Compte tenu de la hausse des prix qui a résulté de la baisse des récoltes, le gouvernement marocain a décidé de suspendre provisoirement les exportations, ce qui s’est répercuté négativement sur les clients britanniques. Tout le monde se souvient des images montrant des rayons vides dans les supermarchés qui ont fait le tour sur les réseaux sociaux. Au Maroc, cette décision n’a pas été officiellement communiquée, sachant que les autorités diplomatiques britanniques n’ont pas été notifiées d’une quelconque suspension. Les médias britanniques se sont saisis de cette question. « The Telegraph » a affirmé que la pénurie provisoire de tomates constatée sur les supermarchés est d’origine marocaine. 

Les importateurs anglais ont été d’autant plus affectés que les fournisseurs traditionnels comme l’Espagne n’ont pas échappé aux perturbations climatiques. Actuellement, le retour à la normale est prévu pour bientôt. L’exportation devrait reprendre à la fin du Ramadan, à en croire la Directrice Générale adjointe du groupe Delassus, Fatiha Charrat, qui s’est confiée au site spécialisée « FreshPlaza ».

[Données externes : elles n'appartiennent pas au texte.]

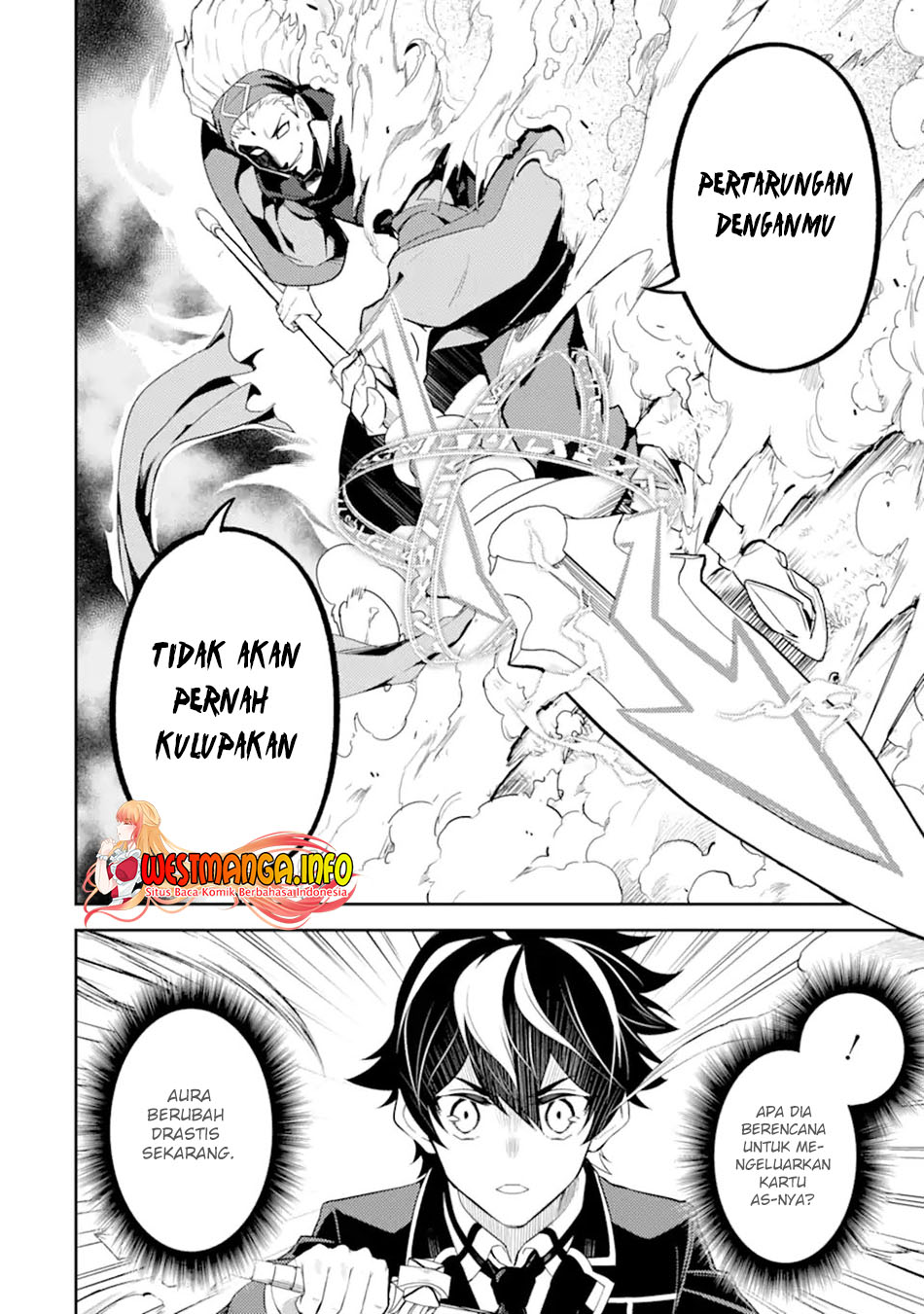 Shikkakumon no Saikyou Kenja Chapter 49.2 Gambar 11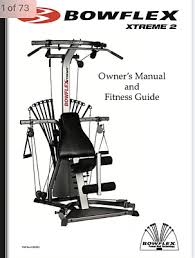 bowflex extreme 2 new owner s manual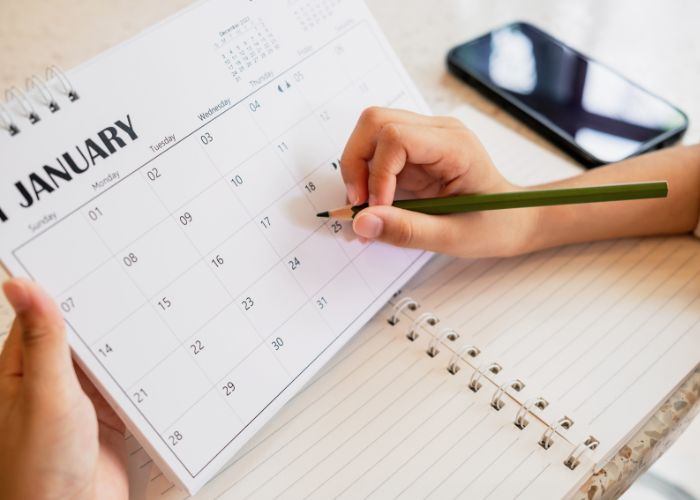 Plan Monthly Micro Dates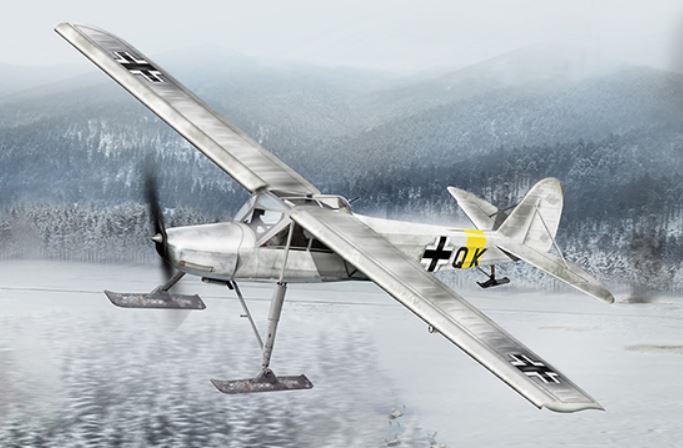 1/35 Fieseler Fi-156 C-3 Skiplane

Selon les détails livrés par la responsable, le ministère de l’Agriculture aurait convenu d’un quota quotidien d’exportations de tomates de 700 tonnes par jour avant d’arrêter toutes les exportations de tomates rondes.
 

Accord d’association: Le commerce bilatéral en plein essor

Les échanges commerciaux entre le Maroc et le Royaume-Uni ont augmenté de près de 50% pour passer de 15,3 milliards de dirhams (MMDH) en 2019 à 22,9 MMDH en 2022 et les exportations marocaines ont presque triplé depuis l'entrée en vigueur de cet accord. Le commerce bilatéral total s'élève maintenant à 2,7 milliards de livres sterling. De quoi réjouir les deux pays qui ont convenu de passer à la vitesse supérieure lors du dernier Conseil d’Association, qui a été présidé par le ministre de l’Industrie et du Commerce, Ryad Mezzour, et son homologue britannique, Nigel Huddleston.

Les deux pays misent sur les énergies renouvelables et la finance verte pour booster leur commerce. Le gouvernement britannique s’est évertué à lancer le programme UK-Export-Finance afin de développer les projets communs avec des mécanismes financiers adéquats.
Toutefois, les échanges dépendent toujours du développement du transport maritime. La mise en place de la nouvelle ligne directe Tanger-Poole devrait remédier aux difficultés actuelles.